**Stated task**
Output the stretch of the listing from the line containing "Within what is" through the line containing "6684 millimetres" as a Markdown table, with a Row column holding the row number and a Line column holding the line. Skip blank lines.

(Stored items from a collection)
## Start

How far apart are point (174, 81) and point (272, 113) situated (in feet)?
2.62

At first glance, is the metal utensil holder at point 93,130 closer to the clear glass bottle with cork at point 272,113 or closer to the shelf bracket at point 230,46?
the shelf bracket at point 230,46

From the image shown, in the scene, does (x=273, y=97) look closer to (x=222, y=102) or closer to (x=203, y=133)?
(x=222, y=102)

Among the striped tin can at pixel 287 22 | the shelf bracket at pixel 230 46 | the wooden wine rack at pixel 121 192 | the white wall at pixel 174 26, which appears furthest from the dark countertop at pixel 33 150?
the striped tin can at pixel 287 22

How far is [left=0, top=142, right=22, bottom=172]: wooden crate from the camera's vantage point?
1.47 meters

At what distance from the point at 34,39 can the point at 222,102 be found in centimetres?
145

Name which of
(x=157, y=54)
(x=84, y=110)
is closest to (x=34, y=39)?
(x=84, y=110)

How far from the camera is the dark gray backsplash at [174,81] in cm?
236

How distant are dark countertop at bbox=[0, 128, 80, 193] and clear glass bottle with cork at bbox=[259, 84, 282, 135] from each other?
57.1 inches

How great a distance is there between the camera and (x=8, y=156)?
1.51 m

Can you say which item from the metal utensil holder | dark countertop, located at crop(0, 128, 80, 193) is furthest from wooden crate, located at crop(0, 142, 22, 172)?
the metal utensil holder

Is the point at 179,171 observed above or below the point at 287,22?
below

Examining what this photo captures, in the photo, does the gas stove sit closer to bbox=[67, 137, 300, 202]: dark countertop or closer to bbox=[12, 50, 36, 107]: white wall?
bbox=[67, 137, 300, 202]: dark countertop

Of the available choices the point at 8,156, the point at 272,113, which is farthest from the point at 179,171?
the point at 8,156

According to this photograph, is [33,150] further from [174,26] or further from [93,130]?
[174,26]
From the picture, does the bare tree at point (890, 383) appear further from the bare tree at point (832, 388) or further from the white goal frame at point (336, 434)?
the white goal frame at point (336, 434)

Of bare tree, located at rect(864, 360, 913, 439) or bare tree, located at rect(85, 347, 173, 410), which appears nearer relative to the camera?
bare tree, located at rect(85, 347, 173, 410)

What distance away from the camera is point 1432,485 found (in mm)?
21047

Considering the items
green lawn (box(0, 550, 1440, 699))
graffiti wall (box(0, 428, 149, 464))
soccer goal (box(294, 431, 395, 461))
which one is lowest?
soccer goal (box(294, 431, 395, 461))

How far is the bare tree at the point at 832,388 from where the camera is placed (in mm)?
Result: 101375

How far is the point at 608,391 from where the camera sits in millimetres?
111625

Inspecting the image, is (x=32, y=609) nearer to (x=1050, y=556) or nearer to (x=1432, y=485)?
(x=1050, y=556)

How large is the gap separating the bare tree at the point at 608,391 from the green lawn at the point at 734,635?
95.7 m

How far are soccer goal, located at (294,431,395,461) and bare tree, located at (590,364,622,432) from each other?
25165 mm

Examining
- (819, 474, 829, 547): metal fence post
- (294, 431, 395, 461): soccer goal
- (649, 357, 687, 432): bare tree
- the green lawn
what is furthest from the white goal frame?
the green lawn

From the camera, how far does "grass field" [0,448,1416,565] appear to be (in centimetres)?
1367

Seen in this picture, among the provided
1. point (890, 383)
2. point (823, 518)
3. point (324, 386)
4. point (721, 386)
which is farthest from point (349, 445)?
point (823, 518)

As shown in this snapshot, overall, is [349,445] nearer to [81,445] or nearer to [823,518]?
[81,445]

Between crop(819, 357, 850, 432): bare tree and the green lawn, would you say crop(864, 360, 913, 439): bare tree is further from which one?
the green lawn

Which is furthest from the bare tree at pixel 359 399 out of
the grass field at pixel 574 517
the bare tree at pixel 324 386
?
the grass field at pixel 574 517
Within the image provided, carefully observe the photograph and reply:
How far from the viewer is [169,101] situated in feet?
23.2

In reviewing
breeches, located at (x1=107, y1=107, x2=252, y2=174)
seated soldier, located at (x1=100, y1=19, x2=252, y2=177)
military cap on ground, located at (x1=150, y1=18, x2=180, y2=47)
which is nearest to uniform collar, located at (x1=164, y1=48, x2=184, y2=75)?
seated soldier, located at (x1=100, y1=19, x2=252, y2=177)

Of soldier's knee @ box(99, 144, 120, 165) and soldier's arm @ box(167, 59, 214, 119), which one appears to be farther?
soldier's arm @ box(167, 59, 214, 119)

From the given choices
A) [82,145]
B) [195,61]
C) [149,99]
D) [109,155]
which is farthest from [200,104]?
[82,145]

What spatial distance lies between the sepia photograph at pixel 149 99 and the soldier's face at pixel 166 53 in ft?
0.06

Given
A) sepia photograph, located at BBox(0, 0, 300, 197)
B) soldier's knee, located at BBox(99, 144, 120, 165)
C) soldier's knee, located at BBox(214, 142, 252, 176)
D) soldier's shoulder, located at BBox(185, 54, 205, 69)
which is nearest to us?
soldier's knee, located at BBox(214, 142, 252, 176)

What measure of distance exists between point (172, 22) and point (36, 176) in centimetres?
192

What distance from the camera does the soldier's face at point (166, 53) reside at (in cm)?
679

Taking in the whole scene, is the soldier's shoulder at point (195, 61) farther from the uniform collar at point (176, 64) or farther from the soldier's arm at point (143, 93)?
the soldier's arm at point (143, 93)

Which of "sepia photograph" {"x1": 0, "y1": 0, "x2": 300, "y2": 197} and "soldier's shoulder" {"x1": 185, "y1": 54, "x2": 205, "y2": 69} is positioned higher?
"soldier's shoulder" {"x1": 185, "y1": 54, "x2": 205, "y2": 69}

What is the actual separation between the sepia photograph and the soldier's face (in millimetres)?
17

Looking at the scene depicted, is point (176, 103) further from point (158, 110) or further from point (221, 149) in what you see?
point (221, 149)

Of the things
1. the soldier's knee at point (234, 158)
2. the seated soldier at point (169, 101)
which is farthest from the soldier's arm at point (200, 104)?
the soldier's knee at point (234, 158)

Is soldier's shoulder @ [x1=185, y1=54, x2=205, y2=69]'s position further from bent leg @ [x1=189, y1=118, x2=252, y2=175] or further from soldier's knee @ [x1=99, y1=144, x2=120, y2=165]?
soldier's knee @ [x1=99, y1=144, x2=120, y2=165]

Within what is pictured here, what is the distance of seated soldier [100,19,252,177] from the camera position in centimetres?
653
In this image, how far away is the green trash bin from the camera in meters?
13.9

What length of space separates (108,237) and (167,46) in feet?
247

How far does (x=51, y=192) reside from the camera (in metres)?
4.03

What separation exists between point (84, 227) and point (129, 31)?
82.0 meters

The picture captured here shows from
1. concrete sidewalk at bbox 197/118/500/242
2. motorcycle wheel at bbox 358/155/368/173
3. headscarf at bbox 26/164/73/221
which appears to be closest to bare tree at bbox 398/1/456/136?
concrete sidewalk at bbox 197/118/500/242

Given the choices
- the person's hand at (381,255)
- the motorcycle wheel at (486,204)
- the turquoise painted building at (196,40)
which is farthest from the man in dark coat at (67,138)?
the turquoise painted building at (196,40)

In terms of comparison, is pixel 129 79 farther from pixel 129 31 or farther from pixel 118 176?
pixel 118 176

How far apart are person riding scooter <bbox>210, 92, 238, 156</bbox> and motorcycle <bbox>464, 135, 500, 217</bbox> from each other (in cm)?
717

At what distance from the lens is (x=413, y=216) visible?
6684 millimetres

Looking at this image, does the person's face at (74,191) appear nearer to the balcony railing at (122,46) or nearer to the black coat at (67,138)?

## End

**The output**
| Row | Line |
|---|---|
| 1 | Within what is pictured here, what is the distance of seated soldier [100,19,252,177] from the camera position in centimetres? |
| 2 | 653 |
| 3 | In this image, how far away is the green trash bin from the camera in meters? |
| 4 | 13.9 |
| 5 | What length of space separates (108,237) and (167,46) in feet? |
| 6 | 247 |
| 7 | How far does (x=51, y=192) reside from the camera (in metres)? |
| 8 | 4.03 |
| 9 | What separation exists between point (84, 227) and point (129, 31)? |
| 10 | 82.0 meters |
| 11 | The picture captured here shows from |
| 12 | 1. concrete sidewalk at bbox 197/118/500/242 |
| 13 | 2. motorcycle wheel at bbox 358/155/368/173 |
| 14 | 3. headscarf at bbox 26/164/73/221 |
| 15 | which appears to be closest to bare tree at bbox 398/1/456/136? |
| 16 | concrete sidewalk at bbox 197/118/500/242 |
| 17 | Given the choices |
| 18 | - the person's hand at (381,255) |
| 19 | - the motorcycle wheel at (486,204) |
| 20 | - the turquoise painted building at (196,40) |
| 21 | which is farthest from the man in dark coat at (67,138)? |
| 22 | the turquoise painted building at (196,40) |
| 23 | In terms of comparison, is pixel 129 79 farther from pixel 129 31 or farther from pixel 118 176? |
| 24 | pixel 118 176 |
| 25 | How far apart are person riding scooter <bbox>210, 92, 238, 156</bbox> and motorcycle <bbox>464, 135, 500, 217</bbox> from each other (in cm)? |
| 26 | 717 |
| 27 | At what distance from the lens is (x=413, y=216) visible? |
| 28 | 6684 millimetres |